DNA concentration (minimum of 80 ng/µL) was measured using Qubit DNA
Assay Kit in Qubit 2.0 Flurometer (Life Technologies, CA, USA). After
sample quality control, the qualified DNA samples are randomly
fragmented by Covaris and the fragments are collected by magnetic beads.
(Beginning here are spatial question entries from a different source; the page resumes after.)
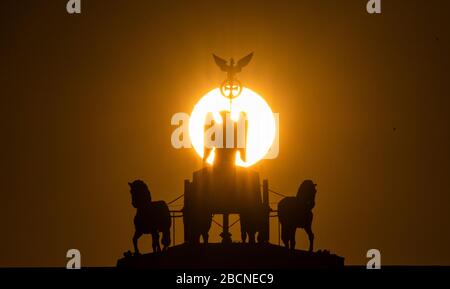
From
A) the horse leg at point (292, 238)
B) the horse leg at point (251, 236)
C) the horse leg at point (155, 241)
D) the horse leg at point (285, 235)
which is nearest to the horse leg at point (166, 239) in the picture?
the horse leg at point (155, 241)

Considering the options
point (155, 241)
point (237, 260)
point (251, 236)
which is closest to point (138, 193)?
point (155, 241)

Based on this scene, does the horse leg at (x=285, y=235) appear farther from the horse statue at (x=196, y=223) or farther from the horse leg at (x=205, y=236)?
the horse leg at (x=205, y=236)

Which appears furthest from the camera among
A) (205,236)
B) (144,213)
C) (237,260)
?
(205,236)

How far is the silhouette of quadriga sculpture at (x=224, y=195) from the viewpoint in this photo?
38.3 m

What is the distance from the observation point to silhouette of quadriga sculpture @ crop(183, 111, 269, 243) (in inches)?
1507

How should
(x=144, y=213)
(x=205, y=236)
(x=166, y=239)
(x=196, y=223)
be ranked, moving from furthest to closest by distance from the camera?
(x=205, y=236) < (x=196, y=223) < (x=166, y=239) < (x=144, y=213)

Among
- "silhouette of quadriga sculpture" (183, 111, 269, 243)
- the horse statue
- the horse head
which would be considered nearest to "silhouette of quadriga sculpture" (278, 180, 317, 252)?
"silhouette of quadriga sculpture" (183, 111, 269, 243)

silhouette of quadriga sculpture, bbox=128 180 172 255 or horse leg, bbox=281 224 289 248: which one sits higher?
silhouette of quadriga sculpture, bbox=128 180 172 255

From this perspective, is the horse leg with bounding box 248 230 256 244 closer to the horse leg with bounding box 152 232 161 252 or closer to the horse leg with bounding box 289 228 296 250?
the horse leg with bounding box 289 228 296 250

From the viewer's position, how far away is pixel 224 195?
38.2 m

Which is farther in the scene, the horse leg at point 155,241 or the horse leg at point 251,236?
the horse leg at point 251,236

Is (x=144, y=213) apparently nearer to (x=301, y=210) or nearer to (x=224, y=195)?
(x=224, y=195)

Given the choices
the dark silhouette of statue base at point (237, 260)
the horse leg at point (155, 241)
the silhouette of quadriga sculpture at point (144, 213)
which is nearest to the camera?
the dark silhouette of statue base at point (237, 260)
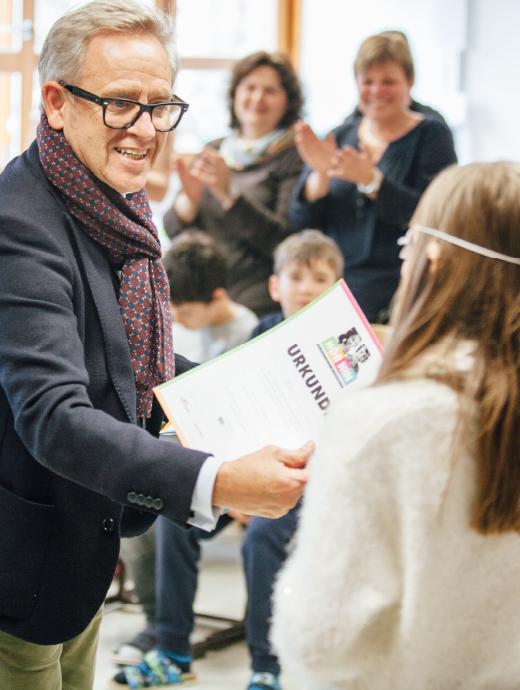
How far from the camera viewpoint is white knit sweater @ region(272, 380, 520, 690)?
2.74 ft

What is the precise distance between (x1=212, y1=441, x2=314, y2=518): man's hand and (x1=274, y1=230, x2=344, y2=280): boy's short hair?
63.6 inches

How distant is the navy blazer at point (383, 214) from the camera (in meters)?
2.60

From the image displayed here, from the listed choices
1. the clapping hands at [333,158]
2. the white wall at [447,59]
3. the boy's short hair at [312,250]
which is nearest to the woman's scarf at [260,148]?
the clapping hands at [333,158]

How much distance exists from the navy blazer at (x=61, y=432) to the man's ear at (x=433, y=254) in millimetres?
366

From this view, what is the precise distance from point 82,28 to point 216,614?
7.14ft

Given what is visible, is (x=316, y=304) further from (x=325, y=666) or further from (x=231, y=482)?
(x=325, y=666)

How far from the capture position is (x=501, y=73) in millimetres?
3967

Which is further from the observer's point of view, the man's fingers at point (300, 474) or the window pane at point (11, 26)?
the window pane at point (11, 26)

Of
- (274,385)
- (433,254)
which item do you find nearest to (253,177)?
(274,385)

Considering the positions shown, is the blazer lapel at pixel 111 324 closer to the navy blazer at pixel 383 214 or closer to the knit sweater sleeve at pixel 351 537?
the knit sweater sleeve at pixel 351 537

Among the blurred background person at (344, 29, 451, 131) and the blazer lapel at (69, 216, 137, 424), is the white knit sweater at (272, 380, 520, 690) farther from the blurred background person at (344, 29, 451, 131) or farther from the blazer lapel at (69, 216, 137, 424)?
the blurred background person at (344, 29, 451, 131)

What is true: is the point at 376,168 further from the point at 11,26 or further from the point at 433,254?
the point at 11,26

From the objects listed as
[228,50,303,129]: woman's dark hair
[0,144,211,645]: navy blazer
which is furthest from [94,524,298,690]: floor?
[228,50,303,129]: woman's dark hair

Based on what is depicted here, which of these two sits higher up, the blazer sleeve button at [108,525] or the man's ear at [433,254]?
the man's ear at [433,254]
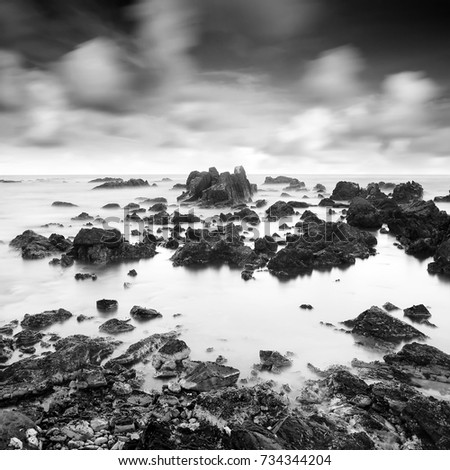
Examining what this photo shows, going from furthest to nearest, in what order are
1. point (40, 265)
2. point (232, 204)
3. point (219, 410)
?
point (232, 204), point (40, 265), point (219, 410)

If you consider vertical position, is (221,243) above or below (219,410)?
above

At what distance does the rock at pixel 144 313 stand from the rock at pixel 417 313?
6.47 metres

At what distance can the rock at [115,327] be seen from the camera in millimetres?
8891

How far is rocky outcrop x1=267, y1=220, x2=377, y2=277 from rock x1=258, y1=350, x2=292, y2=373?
6.22 m

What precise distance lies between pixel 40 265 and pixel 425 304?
14.0 metres

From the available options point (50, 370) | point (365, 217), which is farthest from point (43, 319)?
point (365, 217)

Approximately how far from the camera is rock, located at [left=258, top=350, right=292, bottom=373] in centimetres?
724

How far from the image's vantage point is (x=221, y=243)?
1623 cm

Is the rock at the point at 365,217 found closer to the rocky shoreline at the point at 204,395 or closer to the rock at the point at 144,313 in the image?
the rocky shoreline at the point at 204,395

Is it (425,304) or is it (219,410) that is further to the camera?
(425,304)

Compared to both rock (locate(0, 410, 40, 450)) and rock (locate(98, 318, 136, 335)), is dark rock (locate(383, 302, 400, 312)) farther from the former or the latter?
rock (locate(0, 410, 40, 450))

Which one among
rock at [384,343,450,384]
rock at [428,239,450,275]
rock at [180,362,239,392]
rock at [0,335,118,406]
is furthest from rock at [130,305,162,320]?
rock at [428,239,450,275]
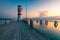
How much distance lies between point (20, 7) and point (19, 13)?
11.0 ft

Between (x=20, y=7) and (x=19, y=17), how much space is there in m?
5.08

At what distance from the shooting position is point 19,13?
1852 inches

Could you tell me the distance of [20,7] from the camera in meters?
49.4

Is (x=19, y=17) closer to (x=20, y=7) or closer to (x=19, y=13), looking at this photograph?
(x=19, y=13)

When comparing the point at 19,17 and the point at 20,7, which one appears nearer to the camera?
the point at 19,17

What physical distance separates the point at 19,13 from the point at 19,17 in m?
1.77

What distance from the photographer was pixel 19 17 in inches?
1811

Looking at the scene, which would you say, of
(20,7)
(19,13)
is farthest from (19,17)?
(20,7)

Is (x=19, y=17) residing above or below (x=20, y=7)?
below
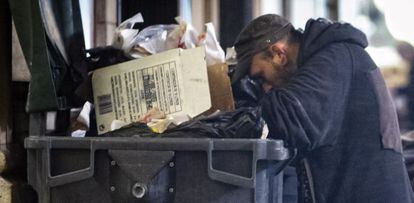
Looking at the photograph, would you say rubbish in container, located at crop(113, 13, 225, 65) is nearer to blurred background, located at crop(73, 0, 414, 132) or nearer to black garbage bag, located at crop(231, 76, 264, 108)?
black garbage bag, located at crop(231, 76, 264, 108)

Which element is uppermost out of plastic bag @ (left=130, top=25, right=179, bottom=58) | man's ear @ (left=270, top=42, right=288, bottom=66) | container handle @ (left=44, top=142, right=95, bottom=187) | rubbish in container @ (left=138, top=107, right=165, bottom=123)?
plastic bag @ (left=130, top=25, right=179, bottom=58)

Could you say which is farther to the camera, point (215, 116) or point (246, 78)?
point (246, 78)

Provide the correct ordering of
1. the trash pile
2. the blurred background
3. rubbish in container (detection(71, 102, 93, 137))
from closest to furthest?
the trash pile
rubbish in container (detection(71, 102, 93, 137))
the blurred background

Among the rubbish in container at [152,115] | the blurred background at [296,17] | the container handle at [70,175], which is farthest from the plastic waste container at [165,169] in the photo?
the blurred background at [296,17]

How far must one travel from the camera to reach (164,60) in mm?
1744

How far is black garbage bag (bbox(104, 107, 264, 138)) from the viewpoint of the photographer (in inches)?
57.0

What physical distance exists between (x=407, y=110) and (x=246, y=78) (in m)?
1.69

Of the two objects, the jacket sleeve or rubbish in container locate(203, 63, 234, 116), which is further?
rubbish in container locate(203, 63, 234, 116)

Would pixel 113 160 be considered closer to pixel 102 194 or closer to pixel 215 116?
pixel 102 194

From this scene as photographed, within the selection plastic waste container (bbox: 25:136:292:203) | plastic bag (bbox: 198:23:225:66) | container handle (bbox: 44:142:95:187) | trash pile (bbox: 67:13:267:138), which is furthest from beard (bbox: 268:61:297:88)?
container handle (bbox: 44:142:95:187)

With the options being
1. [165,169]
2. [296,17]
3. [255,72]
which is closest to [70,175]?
[165,169]

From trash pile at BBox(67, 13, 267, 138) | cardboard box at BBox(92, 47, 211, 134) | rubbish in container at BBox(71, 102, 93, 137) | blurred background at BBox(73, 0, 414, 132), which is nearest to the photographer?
trash pile at BBox(67, 13, 267, 138)

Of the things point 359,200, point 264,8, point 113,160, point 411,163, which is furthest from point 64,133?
point 264,8

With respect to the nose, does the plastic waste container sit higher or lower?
lower
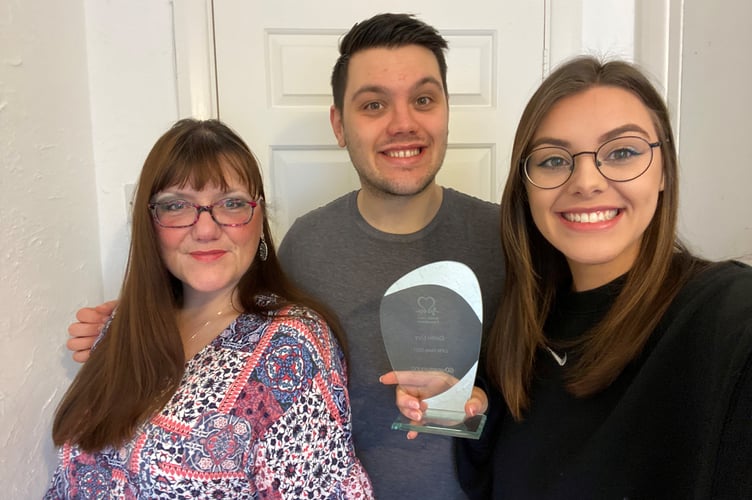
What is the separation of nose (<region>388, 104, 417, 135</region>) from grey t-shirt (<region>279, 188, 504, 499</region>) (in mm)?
232

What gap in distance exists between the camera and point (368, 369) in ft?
4.02

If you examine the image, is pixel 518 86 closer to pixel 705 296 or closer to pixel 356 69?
pixel 356 69

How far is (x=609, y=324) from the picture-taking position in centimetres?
86

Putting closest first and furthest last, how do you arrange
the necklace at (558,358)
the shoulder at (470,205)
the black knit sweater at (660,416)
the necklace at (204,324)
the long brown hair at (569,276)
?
the black knit sweater at (660,416) → the long brown hair at (569,276) → the necklace at (558,358) → the necklace at (204,324) → the shoulder at (470,205)

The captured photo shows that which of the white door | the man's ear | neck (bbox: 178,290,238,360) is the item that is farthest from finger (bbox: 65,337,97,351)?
the man's ear

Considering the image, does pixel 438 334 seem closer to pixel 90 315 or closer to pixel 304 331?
pixel 304 331

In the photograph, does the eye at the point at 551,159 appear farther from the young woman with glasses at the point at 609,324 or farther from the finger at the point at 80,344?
the finger at the point at 80,344

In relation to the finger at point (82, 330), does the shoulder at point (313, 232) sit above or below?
above

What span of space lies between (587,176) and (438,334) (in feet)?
1.46

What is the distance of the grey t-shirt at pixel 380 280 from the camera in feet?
3.91

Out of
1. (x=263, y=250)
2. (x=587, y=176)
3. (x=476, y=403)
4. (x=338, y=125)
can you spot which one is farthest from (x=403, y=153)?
(x=476, y=403)

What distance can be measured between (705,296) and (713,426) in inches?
7.9

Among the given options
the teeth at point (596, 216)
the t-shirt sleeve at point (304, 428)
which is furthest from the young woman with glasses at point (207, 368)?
the teeth at point (596, 216)

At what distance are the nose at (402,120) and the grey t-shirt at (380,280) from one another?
0.76ft
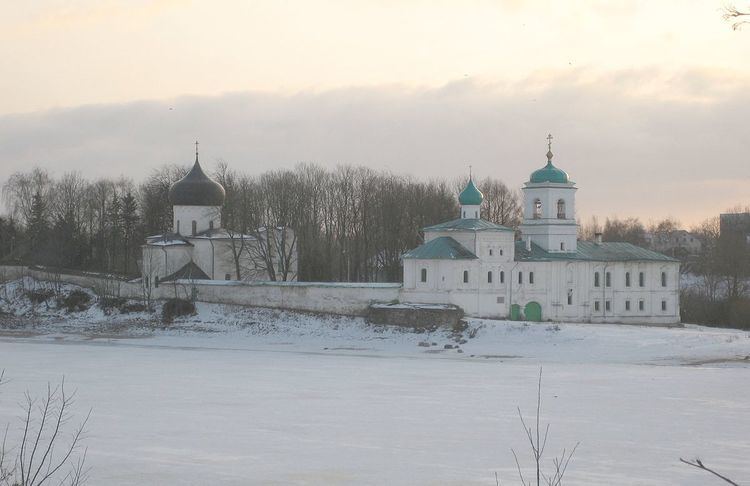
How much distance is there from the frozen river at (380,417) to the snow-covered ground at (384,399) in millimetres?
52

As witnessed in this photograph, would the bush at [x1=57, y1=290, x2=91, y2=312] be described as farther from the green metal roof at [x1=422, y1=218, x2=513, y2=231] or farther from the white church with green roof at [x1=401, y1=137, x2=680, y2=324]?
the green metal roof at [x1=422, y1=218, x2=513, y2=231]

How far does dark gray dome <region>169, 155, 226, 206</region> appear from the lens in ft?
153

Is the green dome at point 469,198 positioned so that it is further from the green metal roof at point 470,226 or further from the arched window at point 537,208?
the arched window at point 537,208

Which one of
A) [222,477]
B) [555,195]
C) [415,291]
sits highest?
[555,195]

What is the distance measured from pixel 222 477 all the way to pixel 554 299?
2758cm

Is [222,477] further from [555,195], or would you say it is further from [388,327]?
[555,195]

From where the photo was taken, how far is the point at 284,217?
49625 mm

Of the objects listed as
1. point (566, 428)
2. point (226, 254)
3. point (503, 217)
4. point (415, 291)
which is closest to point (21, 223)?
point (226, 254)

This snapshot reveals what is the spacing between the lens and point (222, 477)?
47.9 ft

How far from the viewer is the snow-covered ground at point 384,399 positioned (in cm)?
1548

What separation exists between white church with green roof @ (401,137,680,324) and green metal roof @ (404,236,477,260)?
4 centimetres

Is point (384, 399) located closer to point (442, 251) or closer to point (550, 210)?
point (442, 251)

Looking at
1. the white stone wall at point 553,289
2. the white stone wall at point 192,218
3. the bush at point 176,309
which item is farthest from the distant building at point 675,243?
the bush at point 176,309

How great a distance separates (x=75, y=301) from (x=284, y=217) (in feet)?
33.3
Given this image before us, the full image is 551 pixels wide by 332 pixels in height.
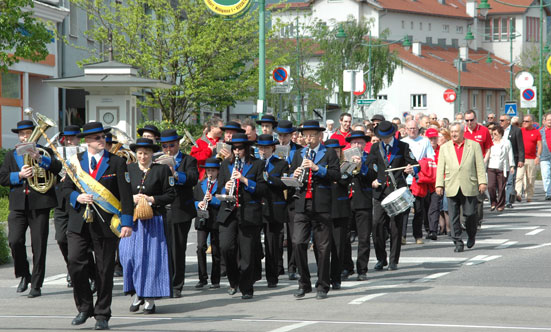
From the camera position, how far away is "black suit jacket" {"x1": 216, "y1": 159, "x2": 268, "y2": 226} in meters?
11.8

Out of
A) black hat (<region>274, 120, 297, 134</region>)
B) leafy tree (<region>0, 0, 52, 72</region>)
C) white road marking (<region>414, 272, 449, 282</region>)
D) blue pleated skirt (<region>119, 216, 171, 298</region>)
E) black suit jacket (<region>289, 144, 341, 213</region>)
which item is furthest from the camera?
leafy tree (<region>0, 0, 52, 72</region>)

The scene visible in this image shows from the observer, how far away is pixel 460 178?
621 inches

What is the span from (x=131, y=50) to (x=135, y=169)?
2308 centimetres

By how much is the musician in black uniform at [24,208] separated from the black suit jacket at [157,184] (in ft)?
5.55

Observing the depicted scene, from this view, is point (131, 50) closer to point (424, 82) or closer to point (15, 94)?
point (15, 94)

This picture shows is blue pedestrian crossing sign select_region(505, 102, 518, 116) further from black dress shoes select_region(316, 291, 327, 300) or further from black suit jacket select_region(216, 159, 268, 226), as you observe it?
black dress shoes select_region(316, 291, 327, 300)

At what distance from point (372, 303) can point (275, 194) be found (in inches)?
91.9

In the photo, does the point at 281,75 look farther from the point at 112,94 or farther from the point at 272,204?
the point at 272,204

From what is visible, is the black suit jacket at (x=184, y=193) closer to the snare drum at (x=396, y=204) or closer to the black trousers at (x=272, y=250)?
the black trousers at (x=272, y=250)

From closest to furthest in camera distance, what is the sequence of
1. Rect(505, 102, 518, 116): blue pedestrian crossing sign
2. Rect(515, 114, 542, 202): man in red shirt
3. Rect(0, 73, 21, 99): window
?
Rect(515, 114, 542, 202): man in red shirt → Rect(0, 73, 21, 99): window → Rect(505, 102, 518, 116): blue pedestrian crossing sign

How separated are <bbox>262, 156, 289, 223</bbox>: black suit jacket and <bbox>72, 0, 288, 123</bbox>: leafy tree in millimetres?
20270

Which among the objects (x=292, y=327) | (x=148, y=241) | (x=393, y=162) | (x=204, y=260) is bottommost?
(x=292, y=327)

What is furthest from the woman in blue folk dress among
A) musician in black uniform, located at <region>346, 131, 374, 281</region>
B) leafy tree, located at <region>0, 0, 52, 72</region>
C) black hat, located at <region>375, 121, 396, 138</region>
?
leafy tree, located at <region>0, 0, 52, 72</region>

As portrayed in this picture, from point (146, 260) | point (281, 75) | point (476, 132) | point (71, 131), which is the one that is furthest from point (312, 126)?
point (281, 75)
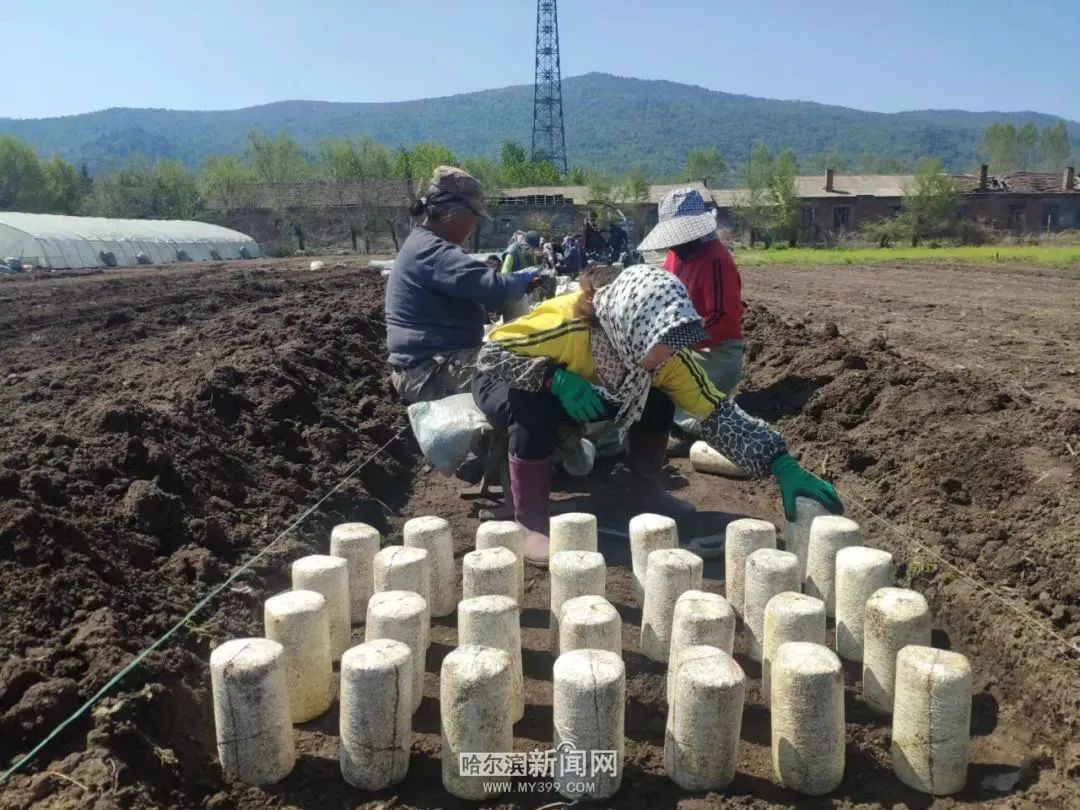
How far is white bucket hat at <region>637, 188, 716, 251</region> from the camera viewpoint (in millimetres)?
5859

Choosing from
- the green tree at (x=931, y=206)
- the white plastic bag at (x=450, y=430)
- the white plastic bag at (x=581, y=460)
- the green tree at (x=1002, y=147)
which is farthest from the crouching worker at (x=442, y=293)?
the green tree at (x=1002, y=147)

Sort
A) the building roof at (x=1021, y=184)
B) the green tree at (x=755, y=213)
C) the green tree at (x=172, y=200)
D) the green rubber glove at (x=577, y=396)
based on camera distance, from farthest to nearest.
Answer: the green tree at (x=172, y=200) < the building roof at (x=1021, y=184) < the green tree at (x=755, y=213) < the green rubber glove at (x=577, y=396)

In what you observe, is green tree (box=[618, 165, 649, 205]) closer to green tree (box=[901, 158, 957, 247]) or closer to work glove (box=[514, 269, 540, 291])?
green tree (box=[901, 158, 957, 247])

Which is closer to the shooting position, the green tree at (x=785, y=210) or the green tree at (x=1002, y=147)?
the green tree at (x=785, y=210)

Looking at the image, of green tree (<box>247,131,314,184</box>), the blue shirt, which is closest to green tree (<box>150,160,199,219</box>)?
green tree (<box>247,131,314,184</box>)

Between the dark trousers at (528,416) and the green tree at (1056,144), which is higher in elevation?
the green tree at (1056,144)

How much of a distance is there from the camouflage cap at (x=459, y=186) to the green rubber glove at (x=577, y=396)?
1440 mm

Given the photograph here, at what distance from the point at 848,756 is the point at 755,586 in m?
0.74

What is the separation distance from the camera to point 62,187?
69312mm

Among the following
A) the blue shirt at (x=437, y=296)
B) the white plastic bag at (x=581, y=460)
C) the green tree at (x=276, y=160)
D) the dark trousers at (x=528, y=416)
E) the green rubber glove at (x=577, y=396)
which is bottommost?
the white plastic bag at (x=581, y=460)

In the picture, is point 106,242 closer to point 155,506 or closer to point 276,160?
point 155,506

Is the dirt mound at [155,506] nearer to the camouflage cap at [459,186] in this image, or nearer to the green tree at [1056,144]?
the camouflage cap at [459,186]

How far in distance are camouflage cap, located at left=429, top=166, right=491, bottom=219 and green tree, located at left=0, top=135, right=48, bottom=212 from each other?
229ft

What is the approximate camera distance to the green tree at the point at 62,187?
218 ft
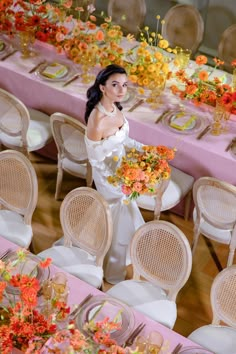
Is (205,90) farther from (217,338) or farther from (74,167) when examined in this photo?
(217,338)

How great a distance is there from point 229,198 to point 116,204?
0.81 meters

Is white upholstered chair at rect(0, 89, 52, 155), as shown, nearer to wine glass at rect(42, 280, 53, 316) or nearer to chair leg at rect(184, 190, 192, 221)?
chair leg at rect(184, 190, 192, 221)

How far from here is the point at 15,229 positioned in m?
4.84

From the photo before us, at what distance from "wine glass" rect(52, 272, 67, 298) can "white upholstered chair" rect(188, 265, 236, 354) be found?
845mm

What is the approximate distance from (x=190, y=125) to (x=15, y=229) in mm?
1614

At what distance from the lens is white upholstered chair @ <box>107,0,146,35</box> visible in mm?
6828

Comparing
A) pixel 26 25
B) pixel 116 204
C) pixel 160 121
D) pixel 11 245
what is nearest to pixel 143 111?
pixel 160 121

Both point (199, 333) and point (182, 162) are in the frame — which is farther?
point (182, 162)

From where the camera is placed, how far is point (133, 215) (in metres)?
5.00

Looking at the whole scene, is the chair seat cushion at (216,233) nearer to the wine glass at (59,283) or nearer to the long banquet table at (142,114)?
the long banquet table at (142,114)

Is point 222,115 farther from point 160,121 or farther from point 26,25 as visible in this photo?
point 26,25

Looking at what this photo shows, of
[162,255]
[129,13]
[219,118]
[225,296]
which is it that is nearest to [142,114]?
[219,118]

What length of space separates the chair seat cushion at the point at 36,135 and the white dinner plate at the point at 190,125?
1068 mm

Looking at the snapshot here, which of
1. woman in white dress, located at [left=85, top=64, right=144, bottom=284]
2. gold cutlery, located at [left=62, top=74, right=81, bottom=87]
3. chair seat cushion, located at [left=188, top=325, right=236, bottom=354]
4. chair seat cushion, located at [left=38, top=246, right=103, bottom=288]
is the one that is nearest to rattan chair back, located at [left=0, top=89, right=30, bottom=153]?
gold cutlery, located at [left=62, top=74, right=81, bottom=87]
Adenine are added to 3’end of end-repaired DNA fragments before adaptor
ligation. The ligation products are then cyclized and then amplified by
linear isothermal Rolling-Circle Replication and DNA NanoBall
technology. Sequencing of these DNA libraries is performed with BGISEQ
sequencing platform.
SOAPnuke v2.1.0 (Chen et al., 2018) was used to remove any remaining
adapter and trim low quality reads. The clean reads were mapped to
reference genome using Burrows-Wheeler Alignment tool (BWA) v0.7.17 (Li
& Durbin, 2009) with high mapping rates (>99%). Properly
paired ratio of samples varies from 97.90% to 98.45 and the effective
mapping depth is between 9.6145 × to 12.2982 ×. After alignment, we used
Picard v2.25.0 to remove duplicate reads arisen during sample
preparation e.g. library construction. We used Genome Analysis Toolkit
(GATK) v4.2.0.0 (McKenna et al., 2010) for variant calling and
hard-filtering followed different filtering thresholds for SNPs (QD
< 2.0, QUAL < 30.0, SOR > 3.0, FS
> 60.0, MQ < 40.0, MQRankSum < -12.5,
ReadPosRankSum < -8.0) and indels (QD < 2.0, QUAL
< 30.0, FS >200.0, ReadPosRankSum <
-20.0) separately. The obtained variant calls were annotated by ANNOVAR
(Wang et al., 2010) (Table S3).
We used PLINK v1.90 (Purcell et al., 2007) to remove SNPs with a minor
allele frequency (MAF) ≤ 0.05 and genotyped in less than 80% samples.
We then calculated the pairwise linkage disequilibrium (LD) between the
left SNPs and removed one SNP from each pair of neighbor markers whose
pairwise r2 is higher than 0.2 using PLINK and the
remaining SNPs were used for subsequent analysis. We constructed a
maximum-likelihood tree using RAxML-NG v1.0.3 (Kozlov et al. 2019) and
the constructed phylogenetic tree was visualized using an online tree
visualization tool iTOL v6.4.3 (Letunic & Bork, 2021). Principal
component analysis was performed using PLINK and individual ancestries
were estimated using ADMIXTURE v1.3.0 (Alexander et al., 2009) with
assumed number of populations (K) ranging from 1 to 4.